このページでは、“帰化する上でどのくらいの日本語能力が必要なのか?”“日本語があまりできていない場合どうなるのか?”など、「日本語条件」に関する詳細をお伝えしていきたいと思います。
帰化申請を検討している方で日本語に不安がある方は、ぜひこのページを参考にしてみてくださいね。
帰化申請に必要な7条件
まず初めに、帰化申請に必要な条件を見ていきましょう。
条件は全部で7つあります。
1.住居条件
引き続き5年以上日本に住むこと。(特別帰化の場合は3年)
2.能力条件
20歳以上で、母国で成人と見なされる年齢に達していること。
3.素行条件
前科や重大な交通違反がないこと。
4.生計条件
日本で生活できる資金力があること。
5.重国籍防止条件
日本国籍を取得すると同時に母国の国籍を喪失すること。
6.憲法順守条件
日本政府を破壊するような団体に属していないこと。
7.※日本語条件
日本で生活できる日本語能力があること。
※「日本語条件」は国籍法には記載されていません。
「住居条件」や「能力条件」などは、“5年以上”や“成人と見なされる年齢に達していること”など、基準がハッキリしていますよね。しかし、「日本語条件」はどうでしょう?
“日本で生活できる日本語能力があること”。
何だか曖昧ですね…。笑
では、実際どのくらいの日本語能力が必要なのでしょうか?詳しく見ていきましょう。
日本語条件ではどのくらいの日本語能力が必要?
結論から申し上げますと、ずばり、小学校低学年レベルです。
日本人として生活していく上で、困らない程度の日本語力は必要だということです。
特に日本の場合は、ご存知かと思いますが“英語が通じない”ところがまだまだ多いですよね。

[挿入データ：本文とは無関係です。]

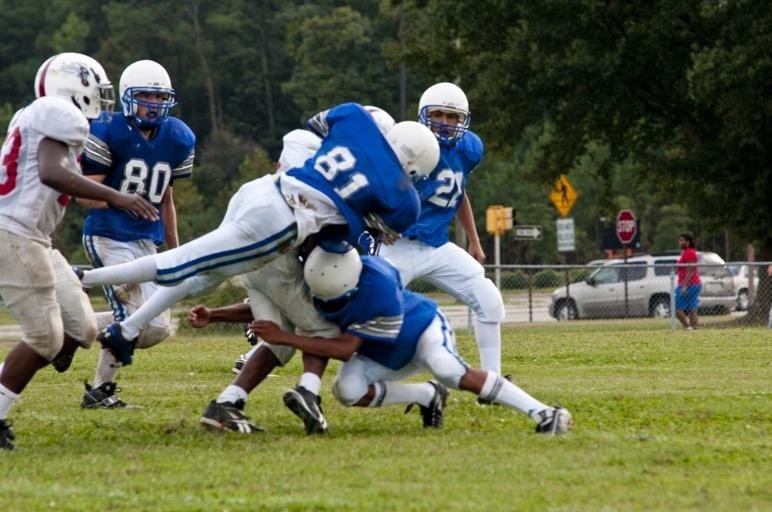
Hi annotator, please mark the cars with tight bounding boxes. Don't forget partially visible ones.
[724,262,760,311]
[574,258,606,283]
[547,250,738,322]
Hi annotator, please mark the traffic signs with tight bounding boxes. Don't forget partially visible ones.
[516,226,542,240]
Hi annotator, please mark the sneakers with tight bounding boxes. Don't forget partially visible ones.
[0,266,139,451]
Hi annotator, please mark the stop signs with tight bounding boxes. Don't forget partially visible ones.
[616,209,636,244]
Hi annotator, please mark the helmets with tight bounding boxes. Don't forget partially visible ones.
[362,105,396,135]
[418,82,472,145]
[34,52,115,123]
[119,59,177,127]
[384,120,440,186]
[303,241,361,297]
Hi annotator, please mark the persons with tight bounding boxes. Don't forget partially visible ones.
[0,49,161,452]
[50,81,573,437]
[673,233,704,329]
[74,58,197,410]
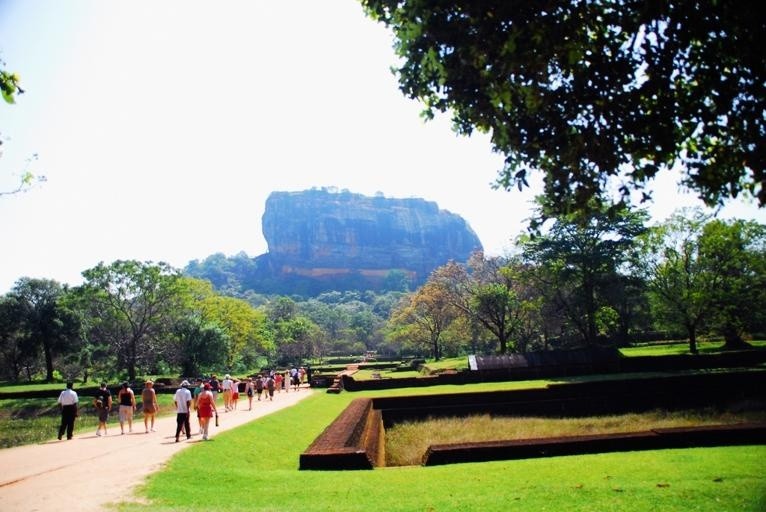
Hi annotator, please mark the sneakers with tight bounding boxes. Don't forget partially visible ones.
[59,432,62,440]
[146,428,156,433]
[199,429,208,441]
[68,436,71,439]
[176,432,190,442]
[122,429,132,435]
[96,431,108,436]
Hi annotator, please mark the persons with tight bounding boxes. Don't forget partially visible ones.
[170,364,307,441]
[116,381,137,434]
[142,379,160,433]
[93,381,112,437]
[56,380,80,439]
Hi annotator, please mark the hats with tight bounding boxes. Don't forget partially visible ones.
[182,381,190,386]
[205,383,212,388]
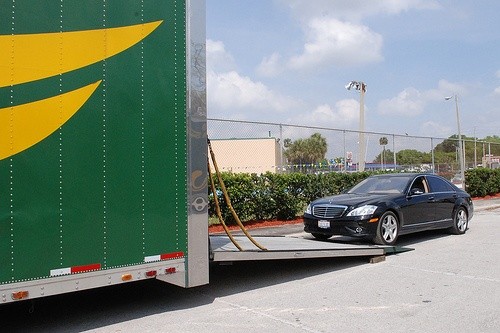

日本語を使わざるを得ない状況が多いので、自然と日本語能力は身に付いていると思いますが、もし同じ国出身の人とばかりコミュニケーションを取っているのであれば、せめて小学校低学年レベルの日本語は身に付けるようにしましょう。
ポイント!
ちなみに、条件のところでもお伝えしていますが、実は「日本語条件」は国籍法に記載されていません。そのため、厳密に言うと、帰化の条件は「日本語条件」を含まない6つなのです。実際、“日本語ができない外国人の帰化申請を認めない”ということは記載されていません。
しかし、帰化申請をする上で必ず日本語を使うときがあります。
それは、
- ・提出する書類を作成するとき(帰化の動機書は自筆)
- ・法務省での面談のとき
です。
国籍法には載っていなくても、日本人として生活していく上で日本語は欠かせません。だから、7つ目の条件として組み込まれているんですね!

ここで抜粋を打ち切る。